> _STATED EXERCISE_: Format every line of the entries below as a JSON list of strings, one string per line, leaving out blank lines and the pictures.

[Excerpts from spatial question data]
━━━━━━━━━━━━━━━━━━━━━━━━━━━━━━

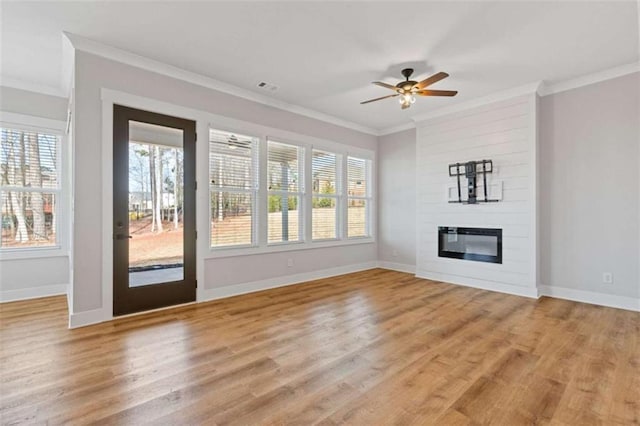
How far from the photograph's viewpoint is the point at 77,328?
3178 millimetres

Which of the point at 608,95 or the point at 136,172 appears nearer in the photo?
the point at 136,172

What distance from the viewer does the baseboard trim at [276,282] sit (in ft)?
14.1

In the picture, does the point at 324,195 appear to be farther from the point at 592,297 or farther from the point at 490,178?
the point at 592,297

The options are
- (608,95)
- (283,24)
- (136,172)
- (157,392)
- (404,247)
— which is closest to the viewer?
(157,392)

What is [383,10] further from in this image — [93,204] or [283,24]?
Answer: [93,204]

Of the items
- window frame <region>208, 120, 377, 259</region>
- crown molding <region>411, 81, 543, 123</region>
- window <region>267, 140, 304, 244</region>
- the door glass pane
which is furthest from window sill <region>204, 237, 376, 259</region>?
crown molding <region>411, 81, 543, 123</region>

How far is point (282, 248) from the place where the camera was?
5.12 metres

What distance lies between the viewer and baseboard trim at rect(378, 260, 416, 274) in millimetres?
6137

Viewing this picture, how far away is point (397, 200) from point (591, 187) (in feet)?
10.1

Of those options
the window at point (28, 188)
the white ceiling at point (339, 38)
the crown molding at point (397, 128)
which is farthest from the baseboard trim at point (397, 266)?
the window at point (28, 188)

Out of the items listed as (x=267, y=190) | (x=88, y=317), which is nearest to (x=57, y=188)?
(x=88, y=317)

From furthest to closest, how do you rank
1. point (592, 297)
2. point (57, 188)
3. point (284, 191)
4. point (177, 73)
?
point (284, 191) → point (57, 188) → point (592, 297) → point (177, 73)

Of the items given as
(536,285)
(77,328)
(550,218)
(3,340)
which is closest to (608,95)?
(550,218)

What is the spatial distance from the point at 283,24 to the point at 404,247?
4.65 metres
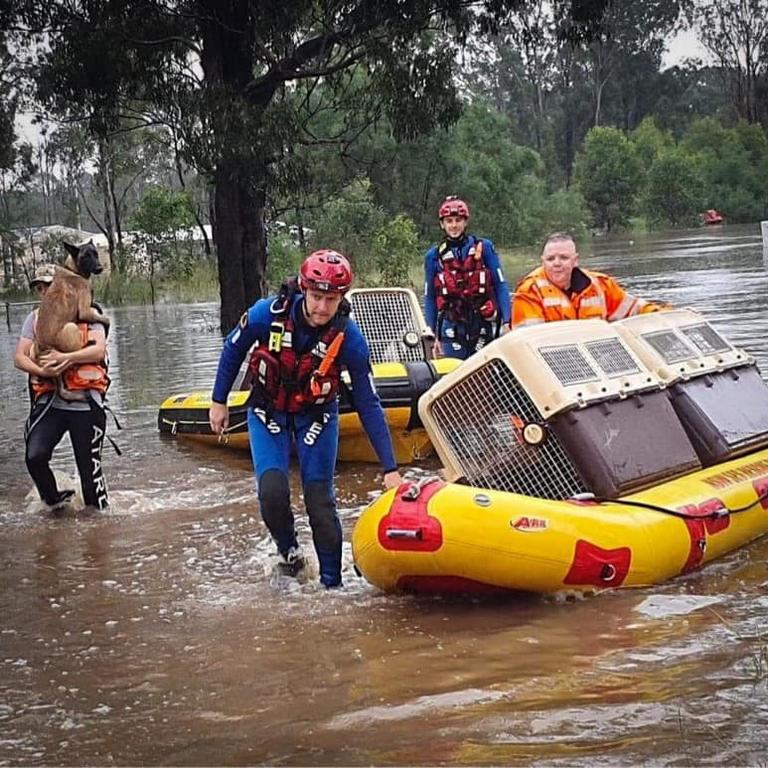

━━━━━━━━━━━━━━━━━━━━━━━━━━━━━━

> _SOLUTION BELOW_:
[
  "How far from the photograph's viewpoint is the point at 77,328?",
  "3178 millimetres",
  "Which of the point at 608,95 or the point at 136,172 appears nearer in the photo?",
  "the point at 136,172",
  "What distance from the viewer does the baseboard trim at [276,282] sit (in ft)?",
  "14.1",
  "In the picture, does the point at 324,195 appear to be farther from the point at 592,297 or farther from the point at 490,178?",
  "the point at 592,297",
  "The options are",
  "- (608,95)",
  "- (283,24)",
  "- (136,172)",
  "- (157,392)",
  "- (404,247)",
  "— which is closest to the viewer?",
  "(157,392)",
  "What is [383,10] further from in this image — [93,204] or [283,24]?",
  "Answer: [93,204]",
  "Of the items",
  "- window frame <region>208, 120, 377, 259</region>",
  "- crown molding <region>411, 81, 543, 123</region>",
  "- window <region>267, 140, 304, 244</region>",
  "- the door glass pane",
  "which is furthest from window sill <region>204, 237, 376, 259</region>?",
  "crown molding <region>411, 81, 543, 123</region>",
  "How far is point (282, 248) from the place where the camera was?",
  "5.12 metres",
  "What distance lies between the viewer and baseboard trim at rect(378, 260, 416, 274) in millimetres?",
  "6137",
  "Viewing this picture, how far away is point (397, 200) from point (591, 187) (in feet)?",
  "10.1",
  "Of those options",
  "the window at point (28, 188)",
  "the white ceiling at point (339, 38)",
  "the crown molding at point (397, 128)",
  "which is farthest from the baseboard trim at point (397, 266)?",
  "the window at point (28, 188)",
  "Out of the items listed as (x=267, y=190) | (x=88, y=317), which is nearest to (x=57, y=188)?",
  "(x=88, y=317)",
  "From furthest to closest, how do you rank",
  "1. point (592, 297)",
  "2. point (57, 188)",
  "3. point (284, 191)",
  "4. point (177, 73)",
  "?",
  "point (284, 191) → point (57, 188) → point (592, 297) → point (177, 73)",
  "Of the items given as",
  "(536,285)",
  "(77,328)",
  "(550,218)",
  "(3,340)",
  "which is closest to (608,95)?",
  "(550,218)",
  "What is the spatial distance from the point at 283,24 to the point at 404,247?",
  "4.65 metres"
]